Petite remarque de collectionneur au passage. Il y a une dizaine d'années, j'ai trouvé par hasard de plusieurs vieux numéros de
Bédésup en occasion chez un libraire genevois. Le prix était modeste et j'aime acheter les vieux fanzines, mais ... j'ai tout de même fait l'impasse tellement le contenu semblait inintéressant. C'est tout dire ! (par contre j'ai trouvé au même endroit les premiers numéros de
Hop qui étaient déjà épuisés à l'époque et là ...
... je ne me suis pas fait prier
... bon, je digresse un peu trop, excusez-moi
).
Bédésup s'est en partie fait remarquer par ses querelles avec Thierry Groensteen au moment où celui-ci dirigeait les "Cahiers". Ces querelles de clocher m'ont laissé plutôt indifférent à l'époque, mais peut être que certains d'entre vous se rappelleront de l'article de Groensteen paru dans le N° 71 des "cahiers" (intitulé "le cas Bédésup") qui se livre à une diatribe impitoyable. Les rédacteurs de
Bédésup lui ont répondu de manière tout aussi féroce par la suite ("le cas Groensteen" dans le n° 38-39) et je peux éventuellement en envoyer une copie à tous ceux que cela intéresse
.
Parallèlement à la revue principale, il existait une
Lettre de Bédésup à laquelle je ne me suis jamais intéressé. En 1992, cette "lettre" s'est retrouvée insérée dans les pages d'un journal d'extrême-droite ! Inutile de préciser que ceci n'a pas amélioré la réputation de
Bédésup.
Essayons tout de même de dire un peu de bien de ce fanzine, car il avait tout de même la passion d'une certaine BD. Comme beaucoup d'autres, il s'est lancé dans l'édition d'albums et on lui doit quelques publications consacrées à Walthéry, Tillieux ou Jijé qui ne sont pas à négliger. Les rédacteurs ont également publié quelques livres d'étude (dont un qui est consacré à Jacques Martin
) mais il m'est difficile de les commenter. En effet, comme je me méfie de toutes les productions de
Bédésup, j'ai soigneusement évité de les acheter.

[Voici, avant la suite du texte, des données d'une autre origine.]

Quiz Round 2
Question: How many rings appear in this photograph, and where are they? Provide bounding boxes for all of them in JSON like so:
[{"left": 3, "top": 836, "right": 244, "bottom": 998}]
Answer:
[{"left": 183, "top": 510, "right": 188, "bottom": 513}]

Signalons aussi un numéro qui sort de l'ordinaire, c'est le 38-39 celui qui est consacré à Chott et à
Fantax.
Pour une fois, le contenu du journal est assez copieux, et le dossier fait 60 pages. On y trouve des interviews des principaux collaborateurs de Chott comme Marcel Navarro, Claude Bordet, Rémy Bordelet et Bertrand Charlas, en plus d'un entretien avec la fille de Pierre Mouchot, et tout cela permet d'avoir une bone idée de l'auteur. Bien sûr, le ton est hagiographique et certaines appréciations dityrambiques semblent bien ridicules (Chott serait le "Hogarth français"), mais c'est un détail. Il y a cependant quelques détails désagréables, tels qu'une impression des textes et des dessins dans un bleu délavé parfois mal lisible (pourquoi ???) ou une réédition du premier récit de Fantax de qualité piteuse. On ne peut ainsi jamais s'empêcher de penser que ... décidément ...
... ils auraient pu faire mieux.
Bon, je m'allonge un peu trop sur le sujet et je vais en rester là, mais cela m'intéresse cependant de voir si il aura des contradicteurs à ce que je viens d'exposer.